I'm glad to see an alert popped up now. It is very disturbing to see so many alert events just now. I'm sorry. This time, alert is used as an array, which is neat.

Now we can see that every element in the array is smaller than 16. That's good. The elephant is almost packed in.

One problem is that we cannot convert every character in a string into a bar code. What if it is an article with more than 10 thousand characters. Therefore, we need to limit the number of characters to be processed. From the bar code point of view, it seems that the width should be fixed, that is, the length of the aResult array we use should be fixed. You can control it in our tmpOP. We can assume that we only need eight hexadecimal bits to generate the barcode. You can add an iMaxLength parameter to getHexes.
As follows:
[Ctrl + A select all Note: If you need to introduce external Js, You need to refresh it to execute]

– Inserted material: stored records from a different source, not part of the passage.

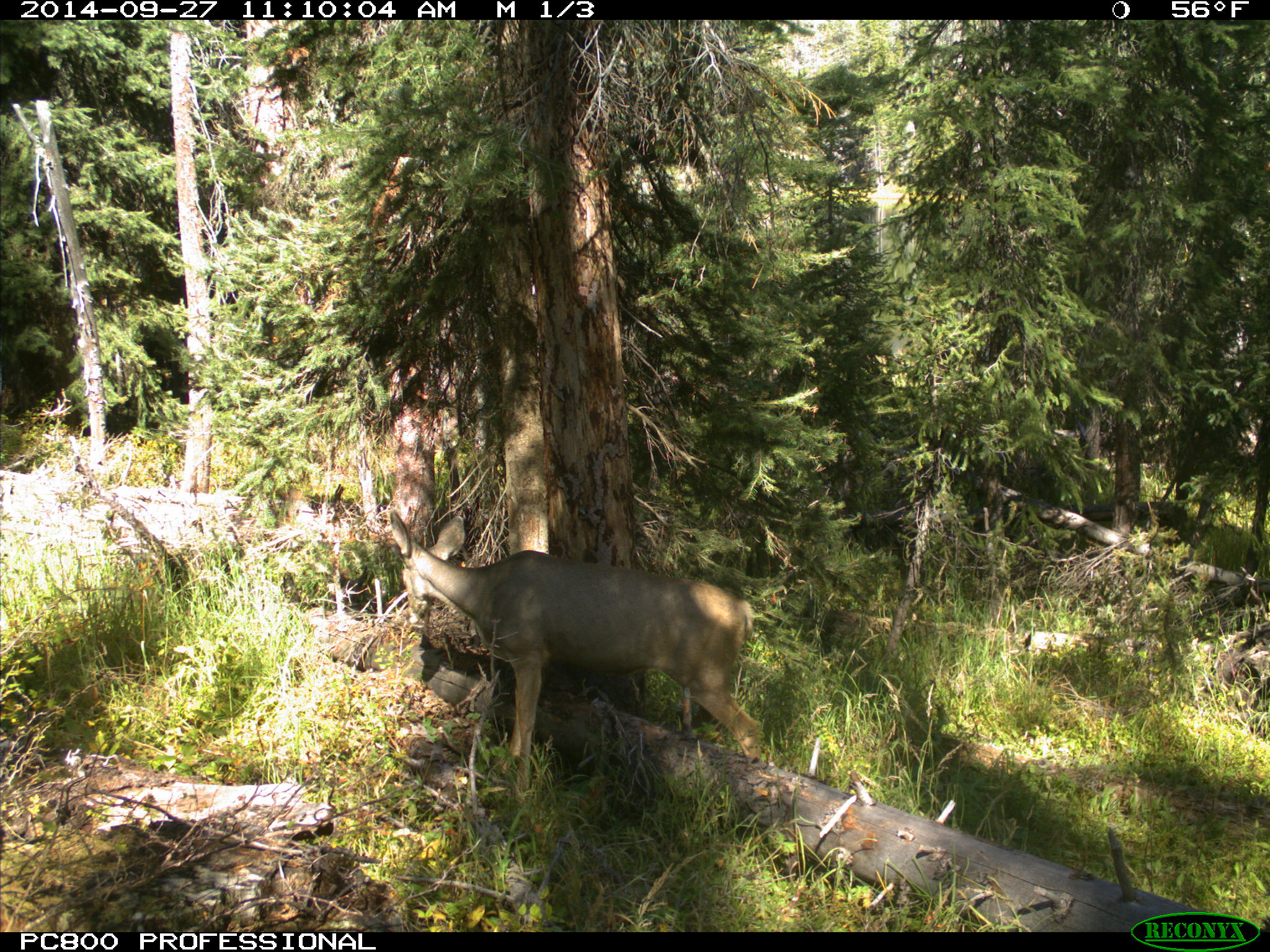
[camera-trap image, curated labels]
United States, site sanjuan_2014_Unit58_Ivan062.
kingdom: Animalia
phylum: Chordata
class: Mammalia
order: Artiodactyla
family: Cervidae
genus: Odocoileus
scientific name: Odocoileus hemionus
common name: mule deer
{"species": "Odocoileus hemionus (mule deer)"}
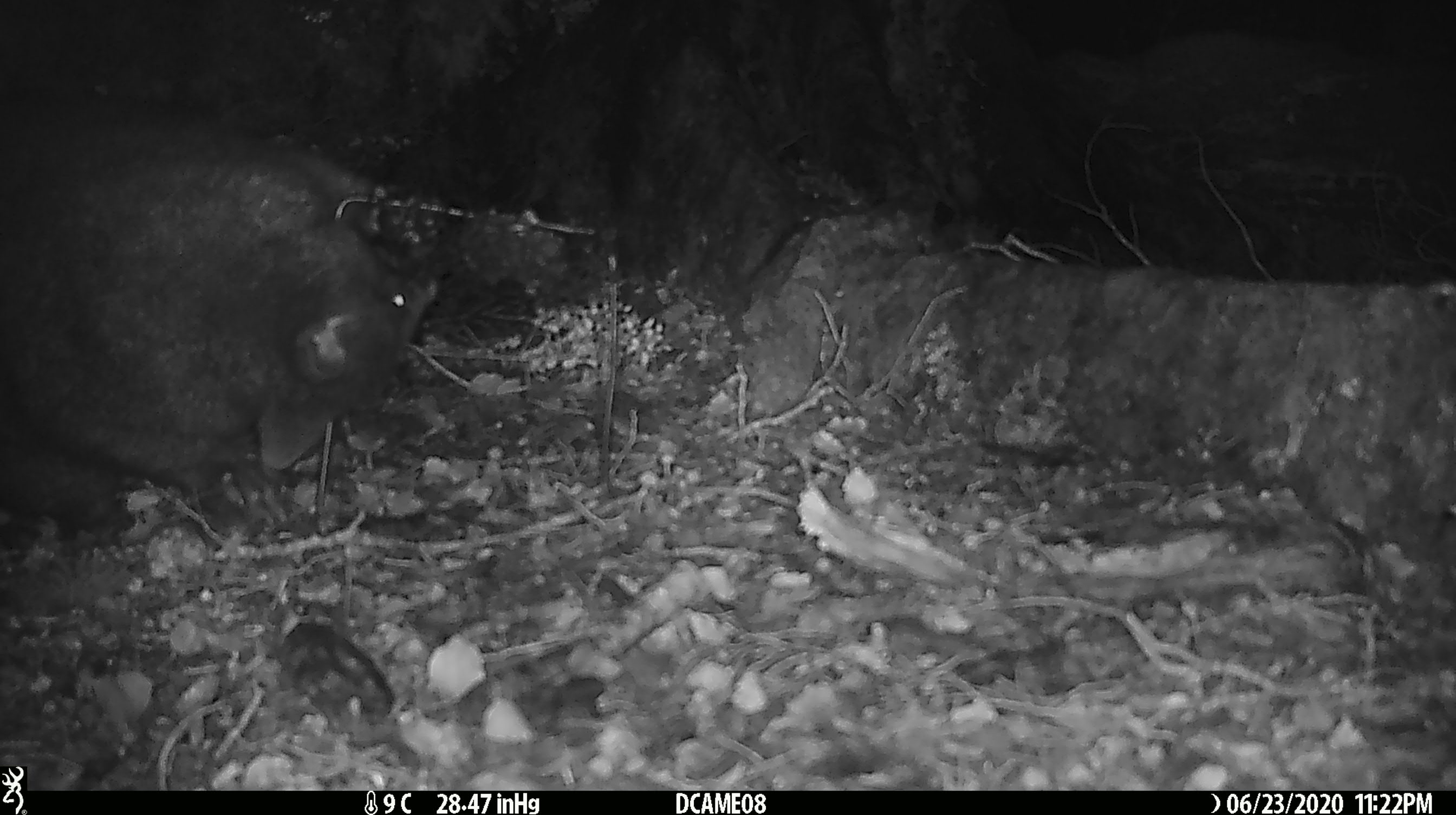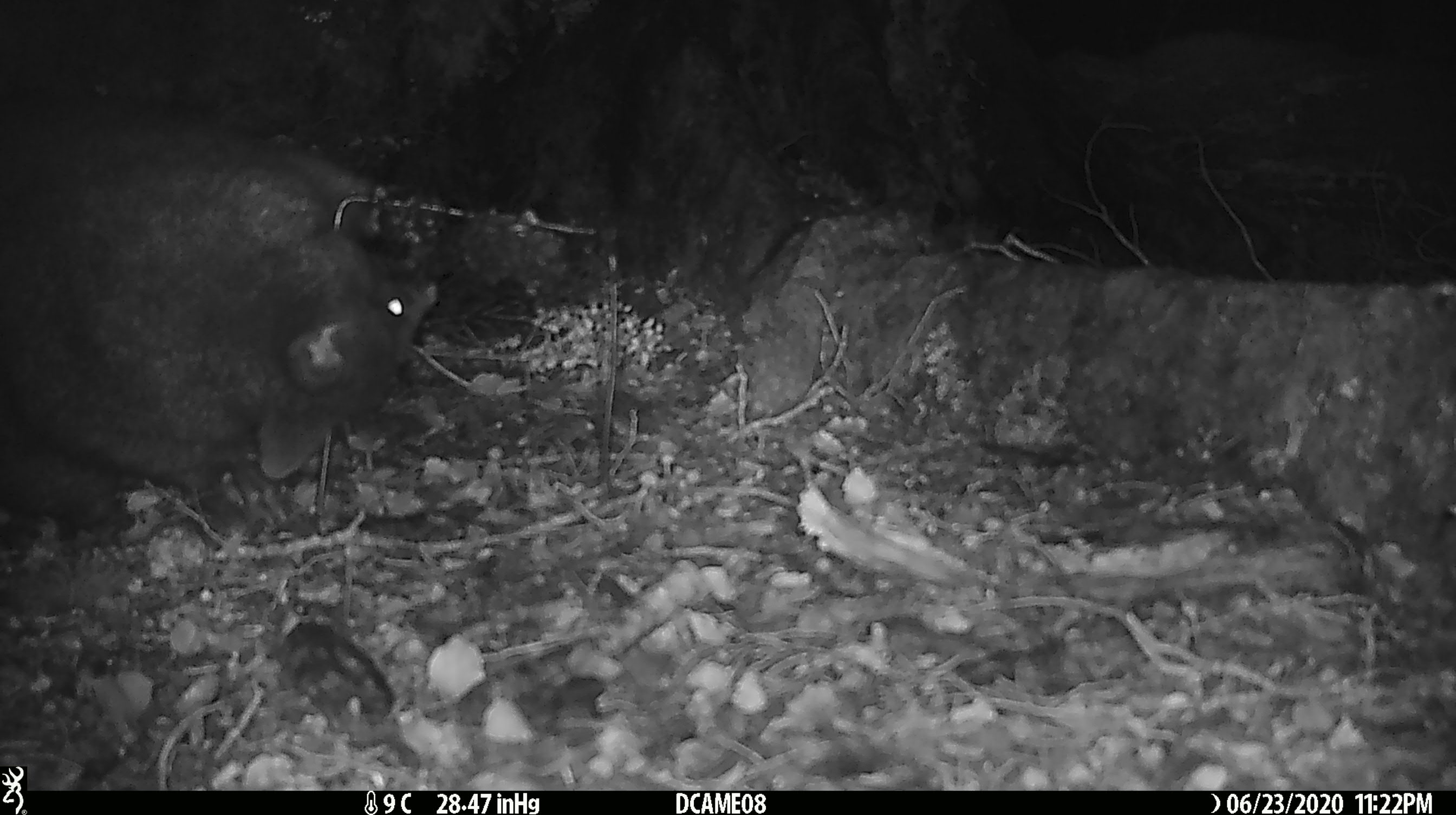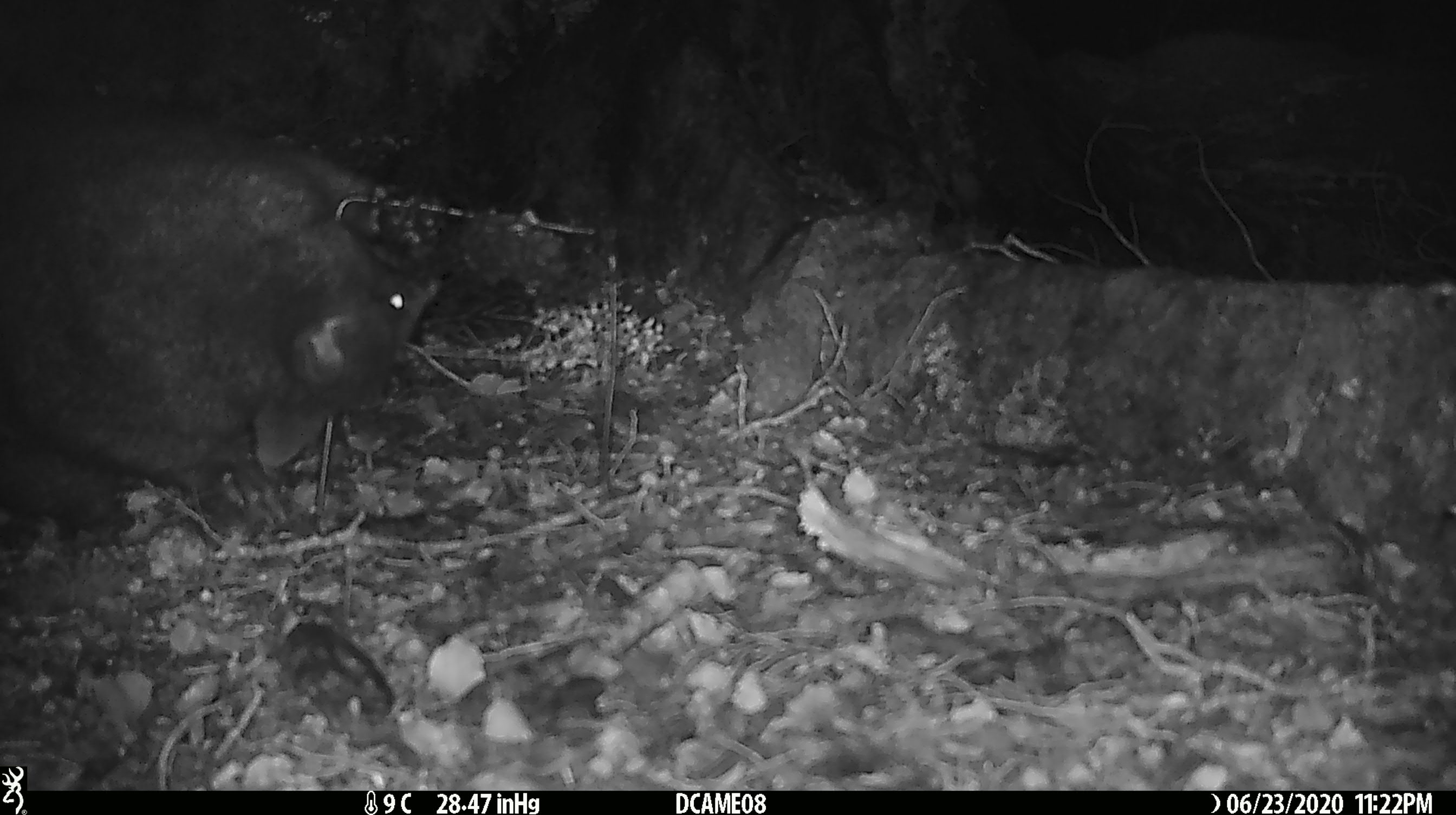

Now there are only eight smaller than 16.

In tmpOP, if the length of the aResult array exceeds the maximum value, a 0 is returned. After the 0 is found outside, the loop is exited directly because there is no need to continue to take down the characters.

Some places are slightly inappropriate. In the spirit of perfection, we need to improve our program efficiency. First, we know the phase and purpose, so we can write some code that can be processed directly, because when we process dual bytes, In order to divide them into two single bytes, in fact, the operation is performed once, and there is a repeating phase with the next decomposition of the hexadecimal bit. To put it bluntly, it is useless to do more things. It is better to break down four hexadecimal bits at a time.

In addition, we always ask the length attribute of the array to know the length of the array. It is very tiring to know the length of the array. We also have the conditions to know why.

Based on these two points, we change the program as follows:
[Ctrl + A select all Note: If you need to introduce external Js, You need to refresh it to execute]

When we see that the effect is the same as that of the other one, it means we have not corrected the problem. The aPos array can store the mask, and the index X 4 of the array is the number of digits that need to be shifted to the right. TmpOP (iDecimalUnicode, I) indicates that iDecimalUnicode is taken from the I hexadecimal number of the right (0th is the 1 hexadecimal number of the rightmost ).

The elephant was filled with a powerful plug-in. Next we will take the Active Cable and bring the refrigerator door. How can we end this problem if the barcode hasn't appeared yet?